---------- ENTRIES PROVIDED ----------

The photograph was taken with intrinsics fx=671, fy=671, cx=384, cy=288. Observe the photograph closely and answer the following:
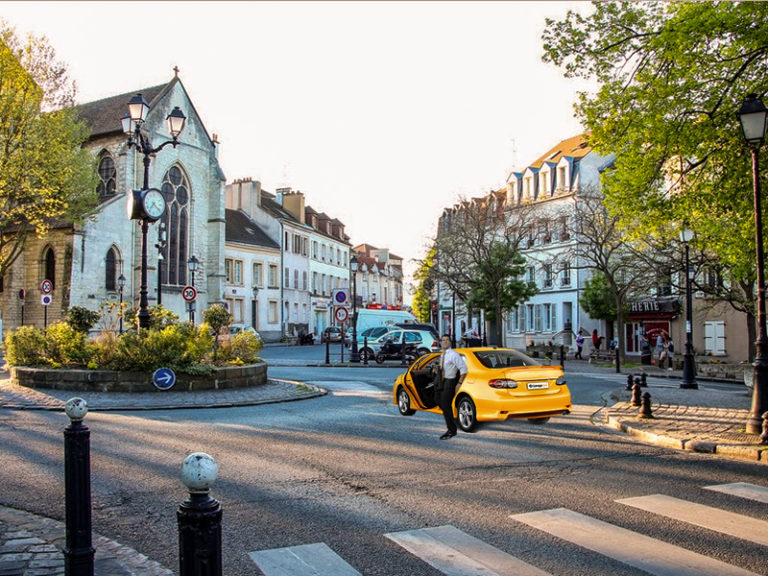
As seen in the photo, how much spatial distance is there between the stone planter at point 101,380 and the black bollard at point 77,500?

----------
---------- ENTRIES PROVIDED ----------

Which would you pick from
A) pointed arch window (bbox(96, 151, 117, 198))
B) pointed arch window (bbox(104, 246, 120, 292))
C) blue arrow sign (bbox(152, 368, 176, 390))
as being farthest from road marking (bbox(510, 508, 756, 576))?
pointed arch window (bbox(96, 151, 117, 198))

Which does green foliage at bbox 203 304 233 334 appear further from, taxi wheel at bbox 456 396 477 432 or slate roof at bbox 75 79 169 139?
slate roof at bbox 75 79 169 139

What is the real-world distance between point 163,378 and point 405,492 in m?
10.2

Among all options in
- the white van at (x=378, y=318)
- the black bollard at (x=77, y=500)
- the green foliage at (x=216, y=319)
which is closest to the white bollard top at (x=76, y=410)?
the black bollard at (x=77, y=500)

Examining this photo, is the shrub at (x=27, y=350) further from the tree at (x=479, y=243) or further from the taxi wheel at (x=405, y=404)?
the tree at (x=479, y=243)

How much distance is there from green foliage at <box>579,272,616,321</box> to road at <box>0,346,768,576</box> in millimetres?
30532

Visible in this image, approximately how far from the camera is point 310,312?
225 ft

----------

• [GIVEN INSTRUCTION]
Turn the material from the line with "The photograph was" to the line with "As seen in the" into a JSON list of strings, one string per line, skipping blank lines. Leave the pictures out.

• [OUTPUT FOR THIS TASK]
[
  "The photograph was taken with intrinsics fx=671, fy=671, cx=384, cy=288. Observe the photograph closely and answer the following:",
  "As seen in the photo, how much spatial distance is there between the stone planter at point 101,380 and the black bollard at point 77,500?"
]